------ The data
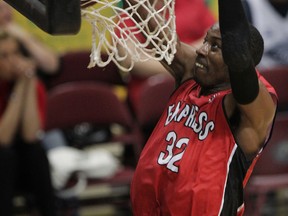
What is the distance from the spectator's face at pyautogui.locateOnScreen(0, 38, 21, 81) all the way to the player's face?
202cm

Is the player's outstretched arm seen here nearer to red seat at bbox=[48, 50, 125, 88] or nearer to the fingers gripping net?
the fingers gripping net

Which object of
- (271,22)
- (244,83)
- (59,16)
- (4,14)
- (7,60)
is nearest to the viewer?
(59,16)

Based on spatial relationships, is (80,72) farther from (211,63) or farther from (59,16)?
(59,16)

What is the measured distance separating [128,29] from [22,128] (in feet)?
6.65

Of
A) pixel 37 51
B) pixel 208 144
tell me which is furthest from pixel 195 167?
pixel 37 51

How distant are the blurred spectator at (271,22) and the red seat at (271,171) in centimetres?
56

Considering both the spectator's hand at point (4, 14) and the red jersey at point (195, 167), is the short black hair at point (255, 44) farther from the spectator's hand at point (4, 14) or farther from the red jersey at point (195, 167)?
the spectator's hand at point (4, 14)

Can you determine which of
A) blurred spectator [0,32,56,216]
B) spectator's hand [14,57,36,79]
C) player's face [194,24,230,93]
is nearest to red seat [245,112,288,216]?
blurred spectator [0,32,56,216]

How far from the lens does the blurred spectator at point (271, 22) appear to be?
5.66 metres

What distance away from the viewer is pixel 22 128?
516cm

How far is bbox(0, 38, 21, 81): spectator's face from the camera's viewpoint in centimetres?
513

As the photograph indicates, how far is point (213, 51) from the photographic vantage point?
3279 millimetres

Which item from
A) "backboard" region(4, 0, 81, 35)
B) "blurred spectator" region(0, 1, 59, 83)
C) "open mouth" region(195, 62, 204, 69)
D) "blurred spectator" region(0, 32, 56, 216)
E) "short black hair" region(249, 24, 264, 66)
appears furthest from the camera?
"blurred spectator" region(0, 1, 59, 83)

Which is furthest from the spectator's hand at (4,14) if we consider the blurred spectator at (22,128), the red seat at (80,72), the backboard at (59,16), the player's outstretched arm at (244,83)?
the backboard at (59,16)
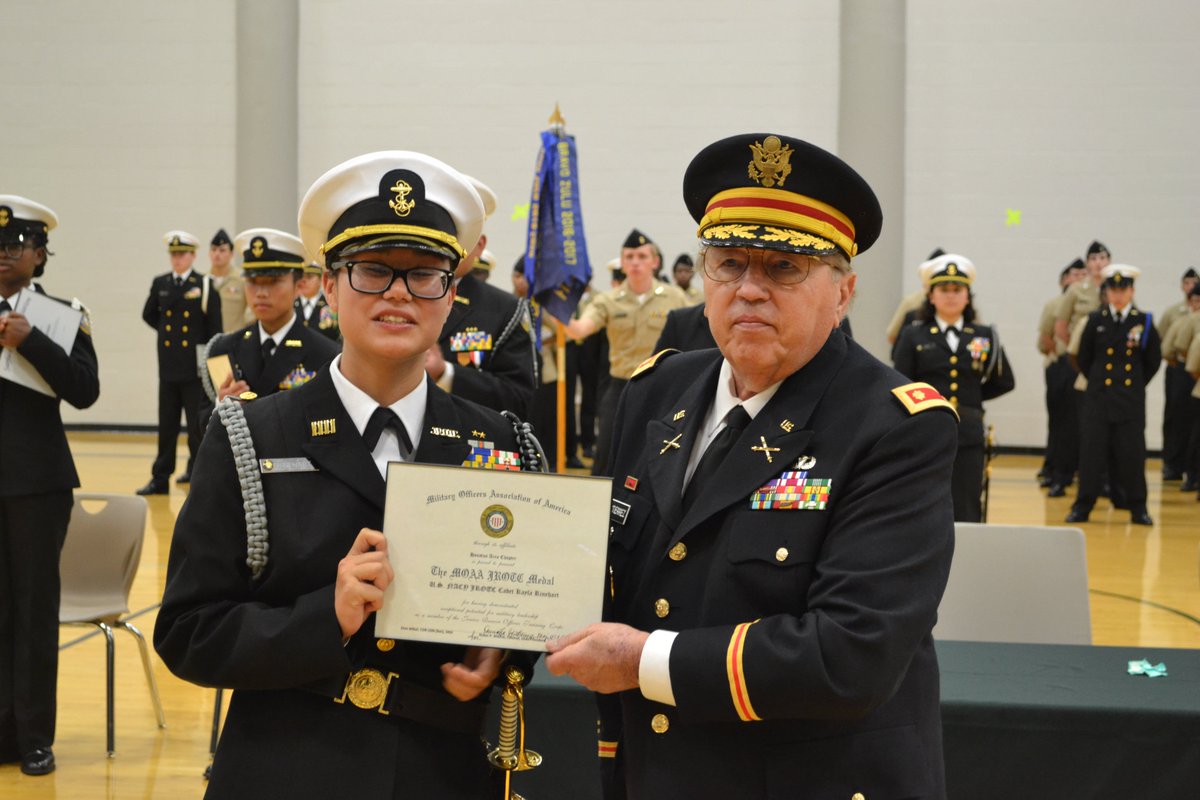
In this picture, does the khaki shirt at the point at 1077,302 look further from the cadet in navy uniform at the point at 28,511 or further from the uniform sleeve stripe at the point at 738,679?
the uniform sleeve stripe at the point at 738,679

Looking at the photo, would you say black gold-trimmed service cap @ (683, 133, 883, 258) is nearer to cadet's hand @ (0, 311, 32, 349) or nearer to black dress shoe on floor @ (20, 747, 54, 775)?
cadet's hand @ (0, 311, 32, 349)

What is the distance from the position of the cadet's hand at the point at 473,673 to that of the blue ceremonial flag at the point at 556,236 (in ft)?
16.7

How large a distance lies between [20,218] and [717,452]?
3.27 m

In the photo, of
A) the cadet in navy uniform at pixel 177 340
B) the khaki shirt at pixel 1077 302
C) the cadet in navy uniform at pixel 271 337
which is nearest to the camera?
the cadet in navy uniform at pixel 271 337

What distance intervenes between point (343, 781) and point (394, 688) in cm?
15

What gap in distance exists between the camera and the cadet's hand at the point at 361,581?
5.22 ft

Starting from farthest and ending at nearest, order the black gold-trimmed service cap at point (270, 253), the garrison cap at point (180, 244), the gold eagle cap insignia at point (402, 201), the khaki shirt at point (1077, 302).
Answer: the khaki shirt at point (1077, 302), the garrison cap at point (180, 244), the black gold-trimmed service cap at point (270, 253), the gold eagle cap insignia at point (402, 201)

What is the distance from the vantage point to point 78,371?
4191mm

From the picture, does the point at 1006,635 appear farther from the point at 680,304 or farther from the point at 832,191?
the point at 680,304

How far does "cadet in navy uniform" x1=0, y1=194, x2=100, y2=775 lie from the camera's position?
4039mm

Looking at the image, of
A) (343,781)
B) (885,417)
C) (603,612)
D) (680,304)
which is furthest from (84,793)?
(680,304)

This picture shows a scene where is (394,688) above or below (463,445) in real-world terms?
below

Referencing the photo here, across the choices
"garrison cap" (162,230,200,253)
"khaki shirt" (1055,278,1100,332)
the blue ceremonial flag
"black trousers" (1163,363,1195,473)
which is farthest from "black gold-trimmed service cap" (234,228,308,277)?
"black trousers" (1163,363,1195,473)

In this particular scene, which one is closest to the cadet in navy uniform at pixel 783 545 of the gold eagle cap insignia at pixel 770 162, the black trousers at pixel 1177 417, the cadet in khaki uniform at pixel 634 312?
the gold eagle cap insignia at pixel 770 162
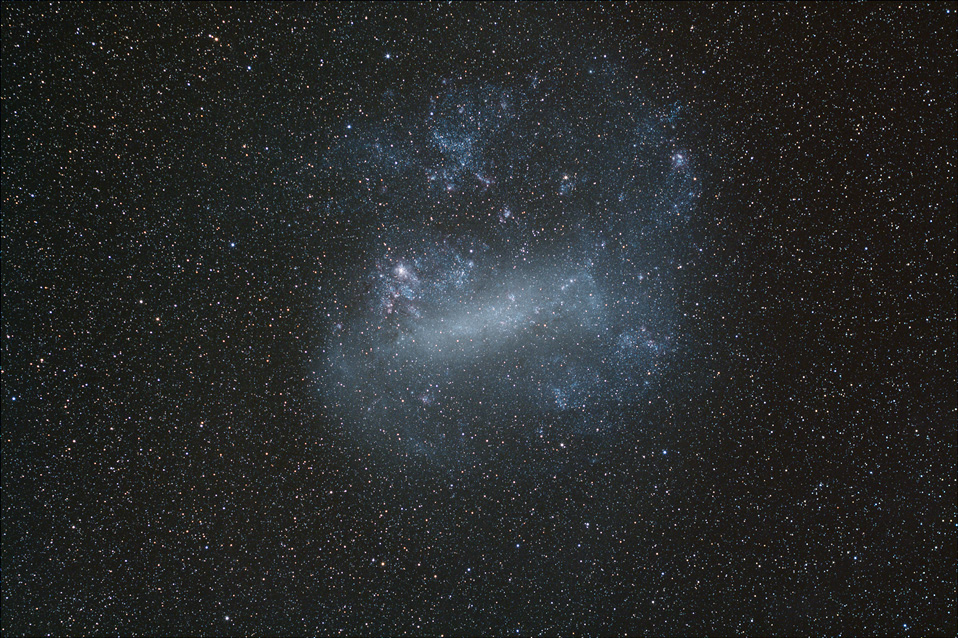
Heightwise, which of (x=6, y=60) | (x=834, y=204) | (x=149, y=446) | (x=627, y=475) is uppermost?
(x=6, y=60)

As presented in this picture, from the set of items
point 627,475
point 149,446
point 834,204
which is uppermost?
point 834,204

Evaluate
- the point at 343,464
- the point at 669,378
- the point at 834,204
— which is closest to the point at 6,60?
the point at 343,464

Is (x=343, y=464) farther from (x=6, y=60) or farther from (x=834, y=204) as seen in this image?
(x=834, y=204)

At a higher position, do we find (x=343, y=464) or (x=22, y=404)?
(x=22, y=404)

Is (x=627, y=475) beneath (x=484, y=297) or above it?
beneath

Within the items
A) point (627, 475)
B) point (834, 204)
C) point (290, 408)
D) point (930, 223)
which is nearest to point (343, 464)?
point (290, 408)

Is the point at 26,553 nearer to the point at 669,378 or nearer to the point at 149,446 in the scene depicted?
the point at 149,446
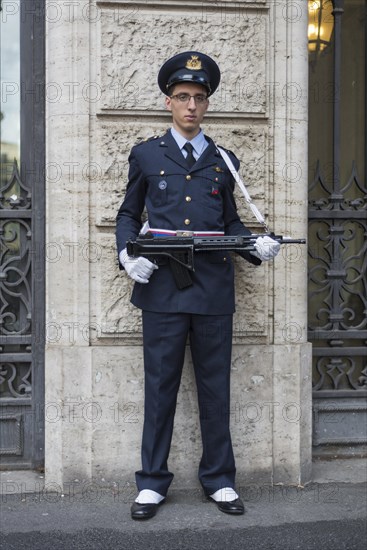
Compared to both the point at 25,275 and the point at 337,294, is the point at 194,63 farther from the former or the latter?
the point at 337,294

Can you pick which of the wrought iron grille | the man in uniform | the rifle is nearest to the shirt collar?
the man in uniform

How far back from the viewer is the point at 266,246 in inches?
173

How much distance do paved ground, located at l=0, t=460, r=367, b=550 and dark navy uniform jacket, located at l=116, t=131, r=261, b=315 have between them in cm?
111

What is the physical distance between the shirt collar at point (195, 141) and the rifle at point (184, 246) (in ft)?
1.83

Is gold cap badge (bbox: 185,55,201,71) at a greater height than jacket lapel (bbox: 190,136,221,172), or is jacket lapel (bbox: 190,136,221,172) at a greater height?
gold cap badge (bbox: 185,55,201,71)

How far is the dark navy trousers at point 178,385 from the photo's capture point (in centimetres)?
461

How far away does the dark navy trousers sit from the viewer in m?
4.61

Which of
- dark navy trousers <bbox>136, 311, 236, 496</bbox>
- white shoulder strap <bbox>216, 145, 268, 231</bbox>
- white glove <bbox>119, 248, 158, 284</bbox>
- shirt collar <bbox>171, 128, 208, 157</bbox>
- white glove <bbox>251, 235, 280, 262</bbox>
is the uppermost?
shirt collar <bbox>171, 128, 208, 157</bbox>

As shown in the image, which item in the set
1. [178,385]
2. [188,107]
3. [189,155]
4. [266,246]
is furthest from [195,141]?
[178,385]

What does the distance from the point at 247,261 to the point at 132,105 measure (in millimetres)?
1124

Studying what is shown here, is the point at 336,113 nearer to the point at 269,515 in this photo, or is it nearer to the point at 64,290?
------------
-- Exercise requirements --
Rewrite every one of the lines above, changing "red seat" to "red chair" wherever it occurs and keeping everything else the same. Leave the pictures out of your answer.

-- Response to this task --
What is the distance from the spectator's face at pyautogui.locateOnScreen(0, 38, 21, 81) all the way to the player's face?
202cm

Is the player's outstretched arm seen here nearer to red chair at bbox=[48, 50, 125, 88] or nearer to the fingers gripping net?
the fingers gripping net

Which object of
- (271,22)
- (244,83)
- (59,16)
- (4,14)
- (7,60)
is nearest to the viewer?
(59,16)

Based on spatial relationships, is (80,72) farther from (211,63) or farther from (59,16)?
(59,16)

What is the measured distance separating [128,29] from [22,128] (in feet)?
6.65

Of
A) pixel 37 51
B) pixel 208 144
tell me which is furthest from pixel 195 167?
pixel 37 51

How distant are the blurred spectator at (271,22) and the red chair at (271,171) in centimetres?
56

Considering both the spectator's hand at point (4, 14) and the red jersey at point (195, 167), is the short black hair at point (255, 44) farther from the spectator's hand at point (4, 14) or farther from the red jersey at point (195, 167)?
the spectator's hand at point (4, 14)

Can you determine which of
A) blurred spectator [0,32,56,216]
B) spectator's hand [14,57,36,79]
C) player's face [194,24,230,93]
is nearest to red chair [245,112,288,216]?
blurred spectator [0,32,56,216]

How far from the lens does the blurred spectator at point (271, 22) appear to be?
5.66 metres

What distance away from the viewer is pixel 22 128?
516cm

How far is bbox(0, 38, 21, 81): spectator's face from the camera's viewpoint in centimetres?
513

As the photograph indicates, how far is point (213, 51) from the photographic vantage point?
3279 millimetres

Which item from
A) "backboard" region(4, 0, 81, 35)
B) "blurred spectator" region(0, 1, 59, 83)
C) "open mouth" region(195, 62, 204, 69)
D) "blurred spectator" region(0, 32, 56, 216)
E) "short black hair" region(249, 24, 264, 66)
appears furthest from the camera?
"blurred spectator" region(0, 1, 59, 83)

Which is furthest from the spectator's hand at (4,14) if we consider the blurred spectator at (22,128), the red chair at (80,72), the backboard at (59,16), the player's outstretched arm at (244,83)?
the backboard at (59,16)
In this picture, does the khaki shirt at the point at 1077,302 look further from the cadet in navy uniform at the point at 28,511 or further from the uniform sleeve stripe at the point at 738,679?
the uniform sleeve stripe at the point at 738,679

Looking at the photo, would you say black gold-trimmed service cap @ (683, 133, 883, 258) is nearer to cadet's hand @ (0, 311, 32, 349) or nearer to black dress shoe on floor @ (20, 747, 54, 775)?
cadet's hand @ (0, 311, 32, 349)

What is the distance from the position of the cadet's hand at the point at 473,673 to that of the blue ceremonial flag at the point at 556,236 (in ft)?
16.7

How large a distance lies between [20,218] and [717,452]?
3.27 m

In the photo, of
A) the cadet in navy uniform at pixel 177 340
B) the khaki shirt at pixel 1077 302
C) the cadet in navy uniform at pixel 271 337
which is nearest to the camera?
the cadet in navy uniform at pixel 271 337

What distance intervenes between point (343, 781) and point (394, 688) in cm?
15

What gap in distance exists between the camera and the cadet's hand at the point at 361,581?
5.22 ft

Starting from farthest and ending at nearest, order the black gold-trimmed service cap at point (270, 253), the garrison cap at point (180, 244), the gold eagle cap insignia at point (402, 201), the khaki shirt at point (1077, 302).
Answer: the khaki shirt at point (1077, 302), the garrison cap at point (180, 244), the black gold-trimmed service cap at point (270, 253), the gold eagle cap insignia at point (402, 201)

What is the distance from the vantage point to point 78,371?
4191mm

From the picture, does the point at 1006,635 appear farther from the point at 680,304 or farther from the point at 832,191?
the point at 680,304

How far does "cadet in navy uniform" x1=0, y1=194, x2=100, y2=775 lie from the camera's position?
4039mm

Looking at the image, of
A) (343,781)
B) (885,417)
C) (603,612)
D) (680,304)
which is furthest from (84,793)?
(680,304)

This picture shows a scene where is (394,688) above or below (463,445) in real-world terms?
below

Referencing the photo here, across the choices
"garrison cap" (162,230,200,253)
"khaki shirt" (1055,278,1100,332)
the blue ceremonial flag
"black trousers" (1163,363,1195,473)
which is farthest from "black gold-trimmed service cap" (234,228,308,277)?
"black trousers" (1163,363,1195,473)

In this particular scene, which one is closest to the cadet in navy uniform at pixel 783 545 of the gold eagle cap insignia at pixel 770 162, the black trousers at pixel 1177 417, the cadet in khaki uniform at pixel 634 312?
the gold eagle cap insignia at pixel 770 162
Heightwise, which of (x=6, y=60) | (x=834, y=204) | (x=149, y=446) | (x=627, y=475) is uppermost?
(x=6, y=60)

As presented in this picture, from the set of items
point 627,475
point 149,446
point 834,204
which is uppermost?
point 834,204

Evaluate
- the point at 343,464
- the point at 669,378
- the point at 834,204
— which is closest to the point at 6,60?
the point at 343,464

Is (x=343, y=464) farther from (x=6, y=60) or farther from (x=834, y=204) as seen in this image?
(x=834, y=204)

At a higher position, do we find (x=343, y=464) or (x=22, y=404)?
(x=22, y=404)

Is (x=627, y=475) beneath (x=484, y=297) or above it?
beneath

Within the items
A) point (627, 475)
B) point (834, 204)
C) point (290, 408)
D) point (930, 223)
which is nearest to point (343, 464)?
point (290, 408)

Is the point at 26,553 nearer to the point at 669,378 or nearer to the point at 149,446 in the scene depicted?
the point at 149,446
Compared to both the point at 25,275 and the point at 337,294, is the point at 194,63 farther from the former or the latter?
the point at 337,294

Can you pick which of the wrought iron grille | the man in uniform | the rifle is nearest to the shirt collar?
the man in uniform

How far back from the viewer is the point at 266,246 in inches?
173

How much distance do paved ground, located at l=0, t=460, r=367, b=550 and dark navy uniform jacket, located at l=116, t=131, r=261, b=315 have between them in cm?
111

What is the physical distance between the shirt collar at point (195, 141) and the rifle at point (184, 246) (in ft)?
1.83

Is gold cap badge (bbox: 185,55,201,71) at a greater height than jacket lapel (bbox: 190,136,221,172), or is jacket lapel (bbox: 190,136,221,172) at a greater height?
gold cap badge (bbox: 185,55,201,71)

How far is the dark navy trousers at point 178,385 from the photo's capture point (in centimetres)?
461

How far away does the dark navy trousers sit from the viewer in m?
4.61

Which of
- dark navy trousers <bbox>136, 311, 236, 496</bbox>
- white shoulder strap <bbox>216, 145, 268, 231</bbox>
- white glove <bbox>119, 248, 158, 284</bbox>
- shirt collar <bbox>171, 128, 208, 157</bbox>
- white glove <bbox>251, 235, 280, 262</bbox>
is the uppermost?
shirt collar <bbox>171, 128, 208, 157</bbox>

As shown in the image, which item in the set
1. [178,385]
2. [188,107]
3. [189,155]
4. [266,246]
is furthest from [195,141]?
[178,385]

What does the distance from the point at 247,261 to the point at 132,105 measure (in millimetres)?
1124

Studying what is shown here, is the point at 336,113 nearer to the point at 269,515 in this photo, or is it nearer to the point at 64,290?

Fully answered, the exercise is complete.